Aim of the task → Given the entries that follow, write out exactly the lines starting at the one containing "自建国以来呼伦贝尔成功举办首届DMS冠军杯健身健美大赛" and ending at the one containing "广东工大资产经营有限公司", both ends included, and only those.

[Scraped caption text data]
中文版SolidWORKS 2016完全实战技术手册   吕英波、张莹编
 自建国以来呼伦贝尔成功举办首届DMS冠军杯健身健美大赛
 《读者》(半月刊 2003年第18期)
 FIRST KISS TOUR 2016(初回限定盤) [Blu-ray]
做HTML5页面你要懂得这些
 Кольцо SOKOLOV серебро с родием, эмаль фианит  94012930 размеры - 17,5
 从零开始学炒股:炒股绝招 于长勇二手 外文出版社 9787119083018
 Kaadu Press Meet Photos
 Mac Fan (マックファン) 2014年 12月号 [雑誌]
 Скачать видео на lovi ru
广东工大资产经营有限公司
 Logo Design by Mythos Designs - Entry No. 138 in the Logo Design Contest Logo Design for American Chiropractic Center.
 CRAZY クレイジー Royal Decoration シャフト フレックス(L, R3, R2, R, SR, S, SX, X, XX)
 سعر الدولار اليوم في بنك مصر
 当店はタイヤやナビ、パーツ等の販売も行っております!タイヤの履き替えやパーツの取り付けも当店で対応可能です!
==
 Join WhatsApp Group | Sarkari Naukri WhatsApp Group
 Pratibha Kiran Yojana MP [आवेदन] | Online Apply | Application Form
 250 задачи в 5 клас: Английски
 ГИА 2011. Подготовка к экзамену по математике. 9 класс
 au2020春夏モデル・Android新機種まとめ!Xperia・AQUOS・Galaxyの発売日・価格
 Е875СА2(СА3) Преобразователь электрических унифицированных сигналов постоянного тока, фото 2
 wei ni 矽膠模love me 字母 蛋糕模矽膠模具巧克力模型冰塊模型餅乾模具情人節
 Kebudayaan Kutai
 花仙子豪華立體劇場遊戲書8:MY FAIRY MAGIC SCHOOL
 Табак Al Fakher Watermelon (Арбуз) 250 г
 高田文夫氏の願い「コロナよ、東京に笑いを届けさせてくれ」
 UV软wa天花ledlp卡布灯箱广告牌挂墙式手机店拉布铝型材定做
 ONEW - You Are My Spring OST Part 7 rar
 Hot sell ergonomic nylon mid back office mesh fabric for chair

Solution to this task →
 自建国以来呼伦贝尔成功举办首届DMS冠军杯健身健美大赛
 《读者》(半月刊 2003年第18期)
 FIRST KISS TOUR 2016(初回限定盤) [Blu-ray]
做HTML5页面你要懂得这些
 Кольцо SOKOLOV серебро с родием, эмаль фианит  94012930 размеры - 17,5
 从零开始学炒股:炒股绝招 于长勇二手 外文出版社 9787119083018
 Kaadu Press Meet Photos
 Mac Fan (マックファン) 2014年 12月号 [雑誌]
 Скачать видео на lovi ru
广东工大资产经营有限公司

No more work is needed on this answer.